ACTIONS TO TAKE:
**A.** Answer these questions from the abstract on MSA and PD, one per line, marked (i), (ii), (iii):
(i) At what point in the disease course are diagnostic dilemmas said to be most likely?
(ii) At which three sites were skin biopsies performed?
(iii) How was the algorithm tested in the validation cohort?
**B.** Print the part of the abstract on MSA and PD between "To create a" and "the disease course.", inclusive.
**C.** Proceed with the abstract on MSA and PD, picking up after its last sentence.

QUOTED PASSAGE:
....................

Objective:

To create a clinical-pathological algorithm to distinguish MSA from PD with diagnostic certainty.  

Background:

Multiple system atrophy (MSA) and Parkinson’s disease (PD) have overlapping clinical phenotypes that create diagnostic dilemmas, particularly early in the disease course.

Design/Methods:

After consent, patients with MSA and PD completed neurologic examinations, medical history review, cognitive evaluation, orthostatic vital signs and neurodegenerative disease questionnaires.  Skin biopsies at the distal leg, distal thigh and posterior cervical sites were performed on all participants with quantitation of P-SYN by location, amount and nerve fiber subtype involvement.  Clinical, demographic and pathological data were combined using unbiased weighted cluster analysis into an algorithm to differentiate the two disease states based on a training data set, with blinded prospective testing in a validation cohort.

....................

RAW DATA:
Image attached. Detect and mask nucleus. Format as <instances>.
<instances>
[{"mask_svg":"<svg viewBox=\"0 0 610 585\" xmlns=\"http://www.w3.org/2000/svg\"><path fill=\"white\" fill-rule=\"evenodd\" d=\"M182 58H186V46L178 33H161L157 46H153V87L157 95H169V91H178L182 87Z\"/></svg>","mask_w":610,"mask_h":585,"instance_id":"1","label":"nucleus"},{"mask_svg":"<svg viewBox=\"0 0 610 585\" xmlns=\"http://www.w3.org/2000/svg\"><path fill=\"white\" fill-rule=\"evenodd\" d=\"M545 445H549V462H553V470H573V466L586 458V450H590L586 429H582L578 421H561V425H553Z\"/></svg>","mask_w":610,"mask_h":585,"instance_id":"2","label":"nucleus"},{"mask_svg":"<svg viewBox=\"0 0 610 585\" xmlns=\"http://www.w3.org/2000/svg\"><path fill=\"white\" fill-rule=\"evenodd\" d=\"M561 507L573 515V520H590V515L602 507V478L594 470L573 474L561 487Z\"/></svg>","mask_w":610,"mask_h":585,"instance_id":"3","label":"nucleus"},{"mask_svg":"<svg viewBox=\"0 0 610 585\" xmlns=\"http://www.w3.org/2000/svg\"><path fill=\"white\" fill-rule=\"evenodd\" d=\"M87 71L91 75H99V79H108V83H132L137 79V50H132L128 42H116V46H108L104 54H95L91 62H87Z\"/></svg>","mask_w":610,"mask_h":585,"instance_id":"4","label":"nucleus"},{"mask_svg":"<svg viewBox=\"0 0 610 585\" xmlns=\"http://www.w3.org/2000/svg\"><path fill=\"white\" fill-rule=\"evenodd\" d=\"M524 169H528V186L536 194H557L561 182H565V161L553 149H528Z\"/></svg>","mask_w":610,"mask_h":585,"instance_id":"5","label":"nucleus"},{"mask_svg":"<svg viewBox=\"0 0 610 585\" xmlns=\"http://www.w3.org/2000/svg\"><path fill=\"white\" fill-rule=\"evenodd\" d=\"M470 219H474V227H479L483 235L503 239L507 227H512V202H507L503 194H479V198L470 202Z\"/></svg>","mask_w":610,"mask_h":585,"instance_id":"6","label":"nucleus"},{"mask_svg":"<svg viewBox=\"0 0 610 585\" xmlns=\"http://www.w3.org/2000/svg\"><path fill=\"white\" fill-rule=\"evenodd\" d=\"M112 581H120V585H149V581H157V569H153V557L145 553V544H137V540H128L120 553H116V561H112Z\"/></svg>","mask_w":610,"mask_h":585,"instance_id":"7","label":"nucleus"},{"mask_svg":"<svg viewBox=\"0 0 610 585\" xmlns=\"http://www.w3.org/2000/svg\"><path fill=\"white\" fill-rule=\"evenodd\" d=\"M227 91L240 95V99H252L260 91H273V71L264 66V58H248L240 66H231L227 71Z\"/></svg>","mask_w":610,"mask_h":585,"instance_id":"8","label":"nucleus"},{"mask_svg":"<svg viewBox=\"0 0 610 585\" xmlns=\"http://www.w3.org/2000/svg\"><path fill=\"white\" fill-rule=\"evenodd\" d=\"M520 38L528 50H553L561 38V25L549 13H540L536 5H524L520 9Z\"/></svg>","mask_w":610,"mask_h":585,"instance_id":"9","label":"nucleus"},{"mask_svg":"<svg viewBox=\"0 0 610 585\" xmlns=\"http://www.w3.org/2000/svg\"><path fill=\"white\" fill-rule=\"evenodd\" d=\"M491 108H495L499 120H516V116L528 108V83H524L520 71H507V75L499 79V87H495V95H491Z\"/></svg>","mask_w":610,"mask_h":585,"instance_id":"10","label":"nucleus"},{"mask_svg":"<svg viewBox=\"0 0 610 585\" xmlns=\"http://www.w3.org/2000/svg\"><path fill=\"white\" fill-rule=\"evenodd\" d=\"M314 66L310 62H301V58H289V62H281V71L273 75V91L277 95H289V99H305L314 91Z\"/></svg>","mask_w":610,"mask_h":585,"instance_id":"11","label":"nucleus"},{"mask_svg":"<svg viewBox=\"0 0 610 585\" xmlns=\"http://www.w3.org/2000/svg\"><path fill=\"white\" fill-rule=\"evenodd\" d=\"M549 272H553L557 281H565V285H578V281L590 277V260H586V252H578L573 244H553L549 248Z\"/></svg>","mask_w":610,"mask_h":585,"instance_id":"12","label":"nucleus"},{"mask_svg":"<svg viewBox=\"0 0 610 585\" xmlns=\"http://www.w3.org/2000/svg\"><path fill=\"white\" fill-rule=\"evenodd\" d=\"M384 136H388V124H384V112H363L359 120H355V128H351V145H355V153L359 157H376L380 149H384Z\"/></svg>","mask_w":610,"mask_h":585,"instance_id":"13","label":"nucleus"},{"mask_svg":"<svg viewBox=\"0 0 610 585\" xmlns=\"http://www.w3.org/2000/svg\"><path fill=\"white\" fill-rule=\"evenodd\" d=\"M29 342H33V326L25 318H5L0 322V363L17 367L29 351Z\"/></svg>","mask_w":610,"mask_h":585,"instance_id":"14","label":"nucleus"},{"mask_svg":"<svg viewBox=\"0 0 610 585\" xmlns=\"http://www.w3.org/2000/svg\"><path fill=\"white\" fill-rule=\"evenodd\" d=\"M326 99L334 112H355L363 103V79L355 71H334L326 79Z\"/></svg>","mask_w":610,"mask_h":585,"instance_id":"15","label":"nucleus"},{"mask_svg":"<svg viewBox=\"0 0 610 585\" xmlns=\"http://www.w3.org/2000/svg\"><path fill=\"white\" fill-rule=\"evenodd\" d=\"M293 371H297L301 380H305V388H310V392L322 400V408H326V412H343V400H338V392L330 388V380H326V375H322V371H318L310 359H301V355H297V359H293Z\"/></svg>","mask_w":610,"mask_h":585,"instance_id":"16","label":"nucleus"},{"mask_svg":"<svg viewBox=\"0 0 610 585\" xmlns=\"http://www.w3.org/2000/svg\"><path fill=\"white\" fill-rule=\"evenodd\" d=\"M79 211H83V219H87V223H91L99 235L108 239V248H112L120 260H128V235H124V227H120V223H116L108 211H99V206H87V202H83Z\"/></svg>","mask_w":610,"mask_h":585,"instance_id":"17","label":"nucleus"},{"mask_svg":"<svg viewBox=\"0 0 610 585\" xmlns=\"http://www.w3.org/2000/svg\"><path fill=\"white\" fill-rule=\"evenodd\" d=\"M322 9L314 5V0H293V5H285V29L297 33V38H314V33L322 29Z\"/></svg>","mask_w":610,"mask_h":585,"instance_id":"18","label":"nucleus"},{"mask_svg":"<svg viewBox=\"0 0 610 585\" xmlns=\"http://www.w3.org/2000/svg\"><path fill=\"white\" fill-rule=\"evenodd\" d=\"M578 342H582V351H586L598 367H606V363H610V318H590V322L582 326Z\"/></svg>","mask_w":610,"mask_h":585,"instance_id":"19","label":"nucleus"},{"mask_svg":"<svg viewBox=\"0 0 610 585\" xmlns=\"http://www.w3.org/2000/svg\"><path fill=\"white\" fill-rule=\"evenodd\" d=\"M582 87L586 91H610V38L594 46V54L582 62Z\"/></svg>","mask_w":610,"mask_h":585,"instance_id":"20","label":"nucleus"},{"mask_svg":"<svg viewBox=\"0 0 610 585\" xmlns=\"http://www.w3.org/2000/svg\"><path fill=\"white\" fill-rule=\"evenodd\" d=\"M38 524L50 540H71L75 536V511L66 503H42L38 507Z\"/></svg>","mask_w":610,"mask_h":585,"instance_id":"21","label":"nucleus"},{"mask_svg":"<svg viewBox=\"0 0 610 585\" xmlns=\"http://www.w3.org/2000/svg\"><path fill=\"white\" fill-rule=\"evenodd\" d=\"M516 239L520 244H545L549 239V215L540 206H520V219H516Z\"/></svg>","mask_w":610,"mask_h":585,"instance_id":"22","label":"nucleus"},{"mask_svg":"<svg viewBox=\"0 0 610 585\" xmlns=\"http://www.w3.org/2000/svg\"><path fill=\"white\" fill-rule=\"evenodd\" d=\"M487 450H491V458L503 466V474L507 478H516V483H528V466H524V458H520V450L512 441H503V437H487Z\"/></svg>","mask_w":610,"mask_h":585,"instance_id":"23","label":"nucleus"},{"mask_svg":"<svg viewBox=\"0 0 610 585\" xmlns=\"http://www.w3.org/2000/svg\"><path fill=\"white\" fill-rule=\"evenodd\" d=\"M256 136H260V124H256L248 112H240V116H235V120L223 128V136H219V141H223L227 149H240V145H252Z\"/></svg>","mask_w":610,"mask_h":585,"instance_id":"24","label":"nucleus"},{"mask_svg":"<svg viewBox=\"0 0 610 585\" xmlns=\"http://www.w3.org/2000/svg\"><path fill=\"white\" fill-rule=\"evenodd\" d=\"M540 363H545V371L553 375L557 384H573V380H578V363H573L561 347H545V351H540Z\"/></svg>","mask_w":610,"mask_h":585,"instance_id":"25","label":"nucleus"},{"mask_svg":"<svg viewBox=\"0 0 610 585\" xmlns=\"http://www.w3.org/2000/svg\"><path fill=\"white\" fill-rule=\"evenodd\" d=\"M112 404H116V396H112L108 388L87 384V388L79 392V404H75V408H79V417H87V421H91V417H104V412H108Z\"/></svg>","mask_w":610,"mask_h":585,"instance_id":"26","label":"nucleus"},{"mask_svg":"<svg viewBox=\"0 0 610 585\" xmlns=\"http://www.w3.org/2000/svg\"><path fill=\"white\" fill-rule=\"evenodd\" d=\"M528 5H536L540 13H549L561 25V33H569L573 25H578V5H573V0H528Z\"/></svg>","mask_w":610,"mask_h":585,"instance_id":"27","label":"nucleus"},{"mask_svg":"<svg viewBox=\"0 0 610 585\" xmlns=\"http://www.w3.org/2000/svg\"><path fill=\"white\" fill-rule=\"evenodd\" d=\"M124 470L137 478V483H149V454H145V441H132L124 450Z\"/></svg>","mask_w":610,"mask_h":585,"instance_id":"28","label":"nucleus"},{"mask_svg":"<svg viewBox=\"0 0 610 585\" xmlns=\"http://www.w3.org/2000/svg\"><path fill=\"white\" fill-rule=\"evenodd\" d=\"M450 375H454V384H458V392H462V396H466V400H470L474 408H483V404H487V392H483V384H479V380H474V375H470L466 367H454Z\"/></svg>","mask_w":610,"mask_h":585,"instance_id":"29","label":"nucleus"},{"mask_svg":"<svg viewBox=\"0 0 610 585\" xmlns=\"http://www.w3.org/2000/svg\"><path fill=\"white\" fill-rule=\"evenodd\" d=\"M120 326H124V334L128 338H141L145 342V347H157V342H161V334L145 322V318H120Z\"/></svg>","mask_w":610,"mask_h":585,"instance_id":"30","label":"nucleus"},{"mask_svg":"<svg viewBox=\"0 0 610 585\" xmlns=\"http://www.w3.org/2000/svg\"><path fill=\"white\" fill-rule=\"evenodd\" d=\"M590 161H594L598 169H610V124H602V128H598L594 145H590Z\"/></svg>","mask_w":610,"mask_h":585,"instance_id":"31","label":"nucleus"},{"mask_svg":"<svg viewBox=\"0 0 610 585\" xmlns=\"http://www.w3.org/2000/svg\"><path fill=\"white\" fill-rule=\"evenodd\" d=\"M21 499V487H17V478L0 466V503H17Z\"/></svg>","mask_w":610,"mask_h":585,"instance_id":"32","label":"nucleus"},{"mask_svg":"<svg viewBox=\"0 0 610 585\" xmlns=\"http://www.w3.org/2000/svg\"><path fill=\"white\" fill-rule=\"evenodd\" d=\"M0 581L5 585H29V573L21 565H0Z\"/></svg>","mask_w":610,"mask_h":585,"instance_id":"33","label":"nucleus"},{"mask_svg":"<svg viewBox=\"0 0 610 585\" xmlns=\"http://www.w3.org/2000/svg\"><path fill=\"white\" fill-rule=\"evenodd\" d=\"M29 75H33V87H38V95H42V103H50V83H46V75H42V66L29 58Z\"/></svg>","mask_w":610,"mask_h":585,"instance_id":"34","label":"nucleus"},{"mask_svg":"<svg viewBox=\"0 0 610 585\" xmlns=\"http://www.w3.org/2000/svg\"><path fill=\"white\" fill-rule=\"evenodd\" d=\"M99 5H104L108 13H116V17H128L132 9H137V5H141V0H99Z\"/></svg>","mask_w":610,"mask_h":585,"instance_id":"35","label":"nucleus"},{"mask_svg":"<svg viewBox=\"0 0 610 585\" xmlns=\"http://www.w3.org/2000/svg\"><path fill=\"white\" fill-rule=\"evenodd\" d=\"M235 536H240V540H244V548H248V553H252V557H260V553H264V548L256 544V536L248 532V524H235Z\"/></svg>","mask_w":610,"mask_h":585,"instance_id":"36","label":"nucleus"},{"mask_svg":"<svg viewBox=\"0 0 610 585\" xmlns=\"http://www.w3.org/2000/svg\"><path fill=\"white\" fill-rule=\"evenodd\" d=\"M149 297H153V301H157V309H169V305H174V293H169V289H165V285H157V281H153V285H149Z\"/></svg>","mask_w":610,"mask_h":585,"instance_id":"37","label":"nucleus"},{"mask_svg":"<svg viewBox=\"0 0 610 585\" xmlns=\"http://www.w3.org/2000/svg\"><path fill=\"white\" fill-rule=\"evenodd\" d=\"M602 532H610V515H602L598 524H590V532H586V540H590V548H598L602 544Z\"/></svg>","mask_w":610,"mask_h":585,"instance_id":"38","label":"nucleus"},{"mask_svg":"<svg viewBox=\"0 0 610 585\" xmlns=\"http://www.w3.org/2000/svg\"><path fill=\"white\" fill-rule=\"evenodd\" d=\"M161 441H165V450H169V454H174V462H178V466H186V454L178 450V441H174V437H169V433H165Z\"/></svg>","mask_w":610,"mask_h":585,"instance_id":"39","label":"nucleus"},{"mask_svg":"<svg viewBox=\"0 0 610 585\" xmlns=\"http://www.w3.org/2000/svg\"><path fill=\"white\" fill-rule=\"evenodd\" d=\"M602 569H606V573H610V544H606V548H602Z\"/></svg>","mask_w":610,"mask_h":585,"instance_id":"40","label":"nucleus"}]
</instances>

....................

EXERCISE RESULTS:
**A.**
(i) Early in the disease course.
(ii) The distal leg, the distal thigh and the posterior cervical site.
(iii) By blinded prospective testing.

**B.**
To create a clinical-pathological algorithm to distinguish MSA from PD with diagnostic certainty.  

Background:

Multiple system atrophy (MSA) and Parkinson’s disease (PD) have overlapping clinical phenotypes that create diagnostic dilemmas, particularly early in the disease course.

**C.**
Results:

The training data set included 25 patients each with MSA and PD.  The validation cohort included an independent group of 30 patients each with MSA and PD.  Patients with MSA tended to be younger (67±6.8 vs 71±7.3, P<0.05), with greater synuclein deposition (8.6±4.1 vs 4.5±2.8, P<0.01).  The training set identified demographic, clinical and pathological data that could be integrated into a predictive algorithm for diagnosis.  The algorithm correctly identified 24/25 PD and MSA in the training set.  In the validation data set, 33/35 PD and 32/35 MSA cases were correctly identified providing 92.8% accuracy in diagnosing MSA and PD.    

Conclusions:

Differentiation between neurodegenerative diseases, such as MSA and PD, remains challenging.  The overlapping phenotypes lead to high rates of misdiagnosis in the absence of accurate diagnostic tools.  These results, using a clinical-pathological scoring system, suggest that is possible  to differentiate between major synucleinopathy subtypes with high diagnostic accuracy.